(Web page caption snippets)
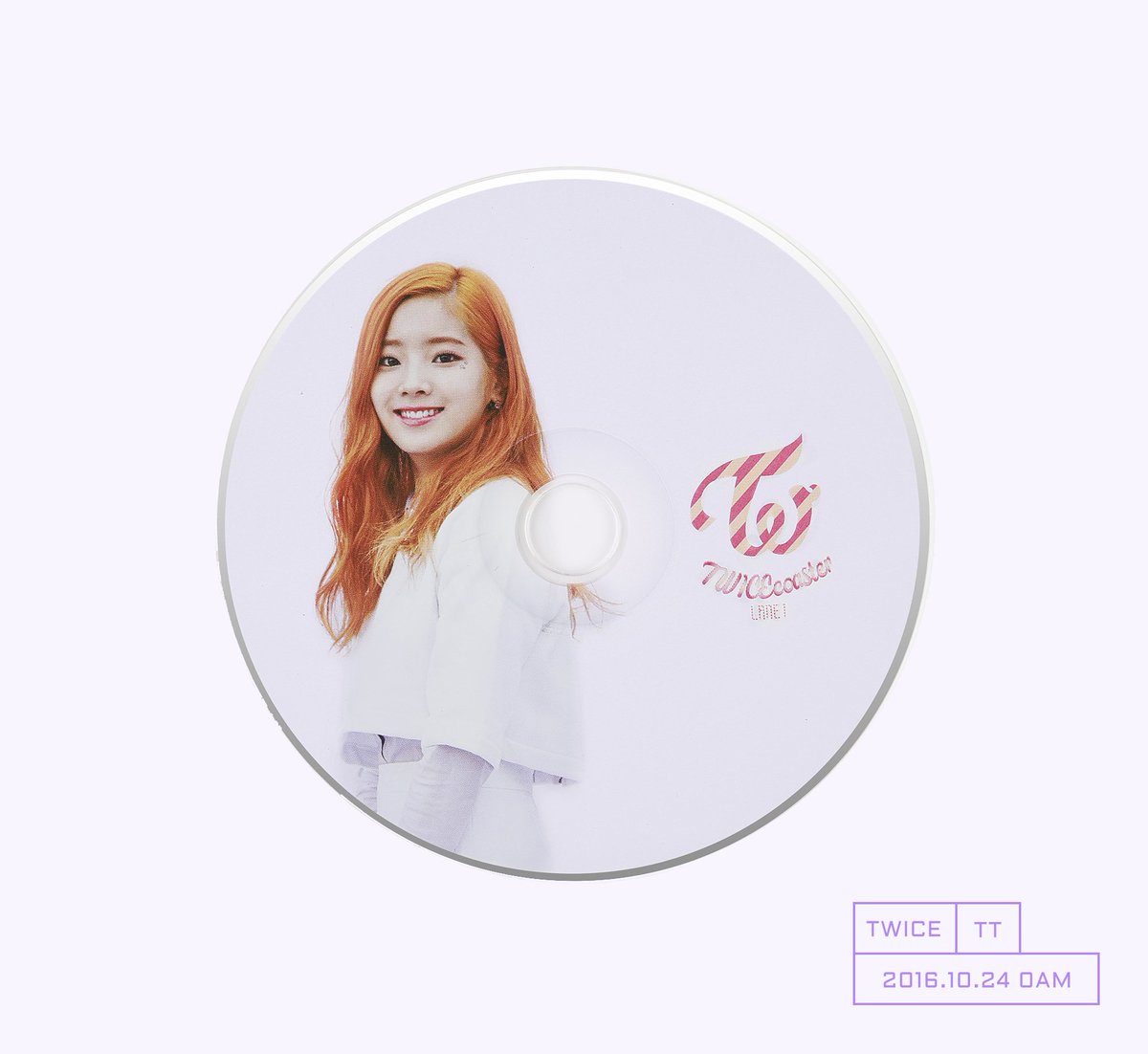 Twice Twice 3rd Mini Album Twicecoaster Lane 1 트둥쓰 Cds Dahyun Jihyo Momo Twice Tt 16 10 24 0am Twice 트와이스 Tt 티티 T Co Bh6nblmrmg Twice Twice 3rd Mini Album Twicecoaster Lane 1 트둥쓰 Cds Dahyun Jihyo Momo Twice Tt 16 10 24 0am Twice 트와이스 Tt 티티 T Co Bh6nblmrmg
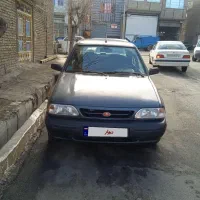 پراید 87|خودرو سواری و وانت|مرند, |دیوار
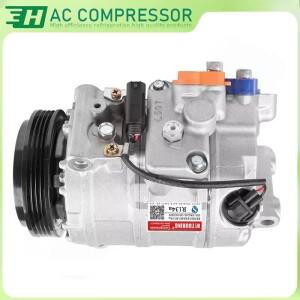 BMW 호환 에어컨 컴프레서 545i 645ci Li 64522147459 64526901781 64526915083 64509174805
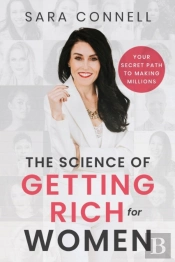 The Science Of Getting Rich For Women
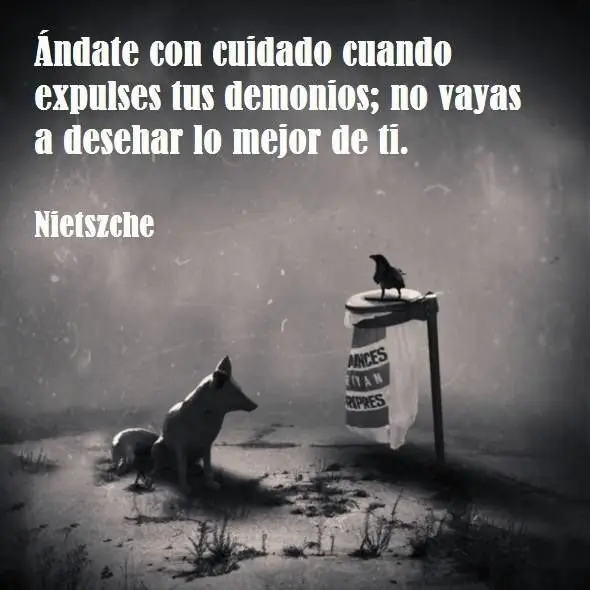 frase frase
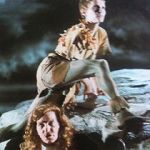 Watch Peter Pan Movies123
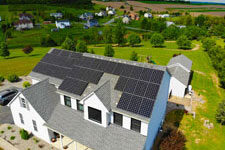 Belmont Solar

**WHAT TO DO**.
Copy each line of the data above word for word, leaving out the picture markers.

**REPLY**.
 Twice Twice 3rd Mini Album Twicecoaster Lane 1 트둥쓰 Cds Dahyun Jihyo Momo Twice Tt 16 10 24 0am Twice 트와이스 Tt 티티 T Co Bh6nblmrmg Twice Twice 3rd Mini Album Twicecoaster Lane 1 트둥쓰 Cds Dahyun Jihyo Momo Twice Tt 16 10 24 0am Twice 트와이스 Tt 티티 T Co Bh6nblmrmg
 پراید 87|خودرو سواری و وانت|مرند, |دیوار
 BMW 호환 에어컨 컴프레서 545i 645ci Li 64522147459 64526901781 64526915083 64509174805
 The Science Of Getting Rich For Women
 frase frase
 Watch Peter Pan Movies123
 Belmont Solar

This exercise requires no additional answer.